Mercredi 5 juillet 2017, 13h30

Une vingtaine d’agriculteurs d'Île-de-France, ainsi que le président de la CR45, ont fait le déplacement au siège de la DDT de Seine-et-Marne, à Melun. Ils ont été reçus par le directeur adjoint, Laurent Bedu, ainsi que deux de ses collaboratrices, dont Sandrine Lemenager, responsable du service Agriculture et Développement Rural.

L’échange, cordial, voire amical, s’est déroulé en deux temps : tout d’abord, Patrick Clogenson et Pascal Lepère, respectivement président de la CR Île-de-France et président de la CR Couronne parisienne, ont exposé les motifs de notre visite. Dans un second temps, nous avons eu les réponses du directeur adjoint ainsi qu’une discussion.

Nos revendications étaient les suivantes :

  • Nous sommes là pour demander l’interdiction de tout contrôle sur nos exploitations tant que les aides promises (MAE, soldes des aides PAC, aides Bio) ne seront pas versées.
  • De plus, il est lamentable qu’un agriculteur en difficulté, stressé par le contrôle sanitaire sur son exploitation réalisé par des militaires armés de mitraillettes, ait été abattu dans le dos. C’est à croire que l’administration cherche à mettre le feu dans les campagnes…
  • En France, on se fiche des agriculteurs qui ne demandent qu’à vivre de prix rémunérateurs et non d’aides (cf. la première revendication à l’origine de la création de la CR en 1992).
  • Les contraintes environnementales doivent être européennes et non franco-françaises (comme promis par le président Macron) ; il faut que l’administration française cesse de surtransposer les réglementations européennes au niveau national, en voulant toujours « laver plus blanc que blanc » comme disait Coluche.
  • Toujours face au zèle de l’administration française, la CR d’Île-de-France demande l’arrêt de la surenchère des contraintes réglementaires sur les rivières, en refusant l’alignement des fossés et points d’eau sur ces même contraintes.
Plusieurs questions ont été posées par les présidents :
  • Comment se fait-il que l’on importe des millions de tonnes de soja transgéniques et que l’on nous interdise d’en produire ?
  • Comment se fait-il que l’on importe des marchandises pour lesquelles nous sommes excédentaires, produits avec des phytos interdits en France, et dont la qualité sanitaire n’est pas toujours contrôlée ?
  • Comment se fait-il que nous devions rivaliser économiquement avec des pays (même européens) dont le niveau de charges sociales et fiscales est différent ?
------------------------------------------------------------------------
Consigne: Recopiez fidèlement le passage du compte rendu ci-dessus qui débute aux mots « Plusieurs questions ont » et s'achève après « fiscales est différent ? ».
------------------------------------------------------------------------
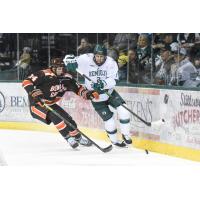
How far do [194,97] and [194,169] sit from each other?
696 mm

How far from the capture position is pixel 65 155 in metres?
8.20

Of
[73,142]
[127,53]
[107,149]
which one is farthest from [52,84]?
[127,53]

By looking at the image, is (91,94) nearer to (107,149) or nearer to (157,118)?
(107,149)

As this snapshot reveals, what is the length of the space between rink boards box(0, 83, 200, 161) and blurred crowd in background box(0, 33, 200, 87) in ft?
0.96

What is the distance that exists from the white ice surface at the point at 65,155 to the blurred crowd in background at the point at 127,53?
------------------------------------------------------------------------
Corrigé:
Plusieurs questions ont été posées par les présidents :
  • Comment se fait-il que l’on importe des millions de tonnes de soja transgéniques et que l’on nous interdise d’en produire ?
  • Comment se fait-il que l’on importe des marchandises pour lesquelles nous sommes excédentaires, produits avec des phytos interdits en France, et dont la qualité sanitaire n’est pas toujours contrôlée ?
  • Comment se fait-il que nous devions rivaliser économiquement avec des pays (même européens) dont le niveau de charges sociales et fiscales est différent ?